CppCMS
Functions
cppcms::encoding Namespace Reference

this Namespace holds various function for dealing with encoding More...

Functions

bool CPPCMS_API valid (std::locale const &loc, char const *begin, char const *end, size_t &count)
bool CPPCMS_API valid_utf8 (char const *begin, char const *end, size_t &count)
bool CPPCMS_API valid (char const *encoding, char const *begin, char const *end, size_t &count)
bool CPPCMS_API valid (std::string const &encoding, char const *begin, char const *end, size_t &count)
bool CPPCMS_API is_ascii_compatible (std::string const &encoding)
bool CPPCMS_API validate_or_filter (std::string const &encoding, char const *begin, char const *end, std::string &output, char replace=0)
std::string CPPCMS_API to_utf8 (std::locale const &loc, char const *begin, char const *end)
std::string CPPCMS_API to_utf8 (char const *encoding, char const *begin, char const *end)
std::string CPPCMS_API to_utf8 (std::locale const &loc, std::string const &str)
std::string CPPCMS_API to_utf8 (char const *encoding, std::string const &str)
std::string CPPCMS_API from_utf8 (std::locale const &loc, char const *begin, char const *end)
std::string CPPCMS_API from_utf8 (char const *encoding, char const *begin, char const *end)

■ Rows:
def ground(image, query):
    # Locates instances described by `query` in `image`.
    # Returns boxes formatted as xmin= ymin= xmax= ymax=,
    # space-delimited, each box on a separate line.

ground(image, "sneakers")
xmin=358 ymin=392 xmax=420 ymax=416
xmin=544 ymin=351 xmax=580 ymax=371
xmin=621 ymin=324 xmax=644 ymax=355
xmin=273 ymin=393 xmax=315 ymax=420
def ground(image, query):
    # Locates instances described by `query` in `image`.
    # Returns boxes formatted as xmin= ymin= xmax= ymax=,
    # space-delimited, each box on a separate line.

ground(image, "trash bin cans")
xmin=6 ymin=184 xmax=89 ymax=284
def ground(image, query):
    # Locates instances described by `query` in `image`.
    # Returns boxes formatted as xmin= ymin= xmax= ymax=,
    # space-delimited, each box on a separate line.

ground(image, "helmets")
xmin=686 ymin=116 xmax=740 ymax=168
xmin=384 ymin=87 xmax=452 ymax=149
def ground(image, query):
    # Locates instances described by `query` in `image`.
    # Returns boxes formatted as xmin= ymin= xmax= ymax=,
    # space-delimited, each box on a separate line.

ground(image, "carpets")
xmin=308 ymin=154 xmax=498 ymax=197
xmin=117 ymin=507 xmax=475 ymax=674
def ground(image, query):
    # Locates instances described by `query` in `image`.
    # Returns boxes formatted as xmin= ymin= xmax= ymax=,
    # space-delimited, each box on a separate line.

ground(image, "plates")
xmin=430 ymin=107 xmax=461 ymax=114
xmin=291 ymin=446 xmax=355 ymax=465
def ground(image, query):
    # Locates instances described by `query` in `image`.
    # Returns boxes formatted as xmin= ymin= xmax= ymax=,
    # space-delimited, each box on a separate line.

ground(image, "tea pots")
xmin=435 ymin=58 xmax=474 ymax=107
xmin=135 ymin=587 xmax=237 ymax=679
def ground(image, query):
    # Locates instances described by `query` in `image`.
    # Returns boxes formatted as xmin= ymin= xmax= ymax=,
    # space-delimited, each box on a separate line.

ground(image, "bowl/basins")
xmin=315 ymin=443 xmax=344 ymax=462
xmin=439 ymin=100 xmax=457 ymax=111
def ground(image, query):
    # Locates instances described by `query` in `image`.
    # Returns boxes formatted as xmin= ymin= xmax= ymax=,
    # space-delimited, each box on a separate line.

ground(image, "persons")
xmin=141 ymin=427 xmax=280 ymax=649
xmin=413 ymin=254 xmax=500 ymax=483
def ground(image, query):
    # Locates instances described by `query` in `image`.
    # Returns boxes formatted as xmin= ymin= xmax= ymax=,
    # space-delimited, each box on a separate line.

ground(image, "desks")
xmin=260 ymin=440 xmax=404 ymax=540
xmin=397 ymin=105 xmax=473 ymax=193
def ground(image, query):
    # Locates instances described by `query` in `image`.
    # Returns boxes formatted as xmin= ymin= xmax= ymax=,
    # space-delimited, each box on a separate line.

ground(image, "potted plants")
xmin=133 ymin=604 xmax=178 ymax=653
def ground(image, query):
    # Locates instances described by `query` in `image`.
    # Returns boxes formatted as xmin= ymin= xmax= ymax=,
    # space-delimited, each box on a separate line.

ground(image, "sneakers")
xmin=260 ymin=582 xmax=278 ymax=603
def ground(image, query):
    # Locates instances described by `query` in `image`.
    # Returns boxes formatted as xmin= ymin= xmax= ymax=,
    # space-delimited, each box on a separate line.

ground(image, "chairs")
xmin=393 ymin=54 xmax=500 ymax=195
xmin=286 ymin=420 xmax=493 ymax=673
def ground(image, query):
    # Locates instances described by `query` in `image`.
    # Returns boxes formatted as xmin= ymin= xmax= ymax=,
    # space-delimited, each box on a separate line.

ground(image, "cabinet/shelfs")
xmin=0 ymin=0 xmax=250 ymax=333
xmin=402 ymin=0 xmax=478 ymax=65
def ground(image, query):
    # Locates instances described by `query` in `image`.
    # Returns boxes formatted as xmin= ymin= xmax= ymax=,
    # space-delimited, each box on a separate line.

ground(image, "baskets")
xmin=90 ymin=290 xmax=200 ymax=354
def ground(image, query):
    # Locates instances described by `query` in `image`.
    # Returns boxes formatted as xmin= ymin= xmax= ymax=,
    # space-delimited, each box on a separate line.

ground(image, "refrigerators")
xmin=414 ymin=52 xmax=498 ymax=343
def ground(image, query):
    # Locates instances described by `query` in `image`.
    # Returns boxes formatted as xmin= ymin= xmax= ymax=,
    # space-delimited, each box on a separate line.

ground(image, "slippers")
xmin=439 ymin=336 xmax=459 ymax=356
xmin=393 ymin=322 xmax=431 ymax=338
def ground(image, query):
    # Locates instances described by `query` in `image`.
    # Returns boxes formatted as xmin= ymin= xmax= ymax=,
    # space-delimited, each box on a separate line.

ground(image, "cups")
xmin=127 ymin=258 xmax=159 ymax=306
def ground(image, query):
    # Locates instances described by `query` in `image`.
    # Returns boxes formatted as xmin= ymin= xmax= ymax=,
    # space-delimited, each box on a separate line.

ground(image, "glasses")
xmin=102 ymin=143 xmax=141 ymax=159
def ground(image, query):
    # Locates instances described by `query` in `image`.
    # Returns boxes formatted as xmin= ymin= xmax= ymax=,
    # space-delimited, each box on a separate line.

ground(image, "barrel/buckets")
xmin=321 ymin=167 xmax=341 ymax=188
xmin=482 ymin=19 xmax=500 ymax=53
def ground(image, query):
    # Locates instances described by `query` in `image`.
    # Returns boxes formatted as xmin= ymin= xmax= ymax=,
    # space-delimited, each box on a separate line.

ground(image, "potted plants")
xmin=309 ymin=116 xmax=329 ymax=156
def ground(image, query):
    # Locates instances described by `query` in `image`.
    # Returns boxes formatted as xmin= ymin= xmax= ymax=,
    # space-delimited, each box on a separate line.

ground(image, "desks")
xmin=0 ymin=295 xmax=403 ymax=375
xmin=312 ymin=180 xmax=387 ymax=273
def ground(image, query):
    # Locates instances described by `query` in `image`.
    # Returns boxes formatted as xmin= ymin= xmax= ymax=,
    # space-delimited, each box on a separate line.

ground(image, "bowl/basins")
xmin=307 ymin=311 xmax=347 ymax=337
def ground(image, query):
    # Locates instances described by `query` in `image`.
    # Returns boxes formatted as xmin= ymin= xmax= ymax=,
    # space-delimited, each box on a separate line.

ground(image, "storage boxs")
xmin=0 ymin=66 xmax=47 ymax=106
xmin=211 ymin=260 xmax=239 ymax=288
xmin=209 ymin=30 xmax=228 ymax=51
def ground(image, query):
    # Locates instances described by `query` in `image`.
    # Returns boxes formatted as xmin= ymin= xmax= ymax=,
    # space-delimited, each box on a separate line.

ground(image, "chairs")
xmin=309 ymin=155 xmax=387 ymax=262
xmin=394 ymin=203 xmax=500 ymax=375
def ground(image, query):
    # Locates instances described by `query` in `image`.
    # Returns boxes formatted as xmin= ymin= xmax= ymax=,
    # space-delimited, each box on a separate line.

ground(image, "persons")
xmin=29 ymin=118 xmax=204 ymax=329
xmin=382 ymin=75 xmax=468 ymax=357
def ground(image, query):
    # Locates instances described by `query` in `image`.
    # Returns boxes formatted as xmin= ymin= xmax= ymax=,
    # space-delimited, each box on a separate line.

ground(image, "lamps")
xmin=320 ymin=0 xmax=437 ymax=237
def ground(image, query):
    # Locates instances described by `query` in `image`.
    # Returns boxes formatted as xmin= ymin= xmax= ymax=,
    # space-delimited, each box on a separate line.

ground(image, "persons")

■ Goals:
- 1) In the cppcms::encoding reference, what type does is_ascii_compatible return?
- 2) From the cppcms::encoding reference, extract the stretch from "bool CPPCMS_API valid (std::string" through "(std::string const &encoding)".
- 3) Write what comes next in the cppcms::encoding reference, picking up after its final line.
The items have nothing to do with the cppcms::encoding reference.

■ Responses to the exercise:
- 1) It returns bool.

- 2)
bool CPPCMS_API valid (std::string const &encoding, char const *begin, char const *end, size_t &count)
bool CPPCMS_API is_ascii_compatible (std::string const &encoding)

- 3)
std::string CPPCMS_API from_utf8 (std::locale const &loc, std::string const &str)
std::string CPPCMS_API from_utf8 (char const *encoding, std::string const &str)

Detailed Description

this Namespace holds various function for dealing with encoding


Function Documentation

std::string CPPCMS_API cppcms::encoding::from_utf8 ( std::locale const &  loc,
char const *  begin,
char const *  end 
)

Convert UTF-8 string in range [begin,end) to local 8 bit encoding according to locale loc. If non-convertable characters found, the conversion is aborted and only sucessefully converted part is returned.

std::string CPPCMS_API cppcms::encoding::from_utf8 ( char const *  encoding,
char const *  begin,
char const *  end 
)

Convert UTF-8 string in range [begin,end) to local 8 bit encoding encoding. If non-convertable characters found, the conversion is aborted and only sucessefully converted part is returned.

std::string CPPCMS_API cppcms::encoding::from_utf8 ( std::locale const &  loc,
std::string const &  str 
)

Convert UTF-8 string str to local 8 bit encoding according to locale loc. If non-convertable characters found, the conversion is aborted and only sucessefully converted part is returned.

std::string CPPCMS_API cppcms::encoding::from_utf8 ( char const *  encoding,
std::string const &  str 
)

Convert UTF-8 string str to local 8 bit encoding encoding. If non-convertable characters found, the conversion is aborted and only sucessefully converted part is returned.

bool CPPCMS_API cppcms::encoding::is_ascii_compatible ( std::string const &  encoding)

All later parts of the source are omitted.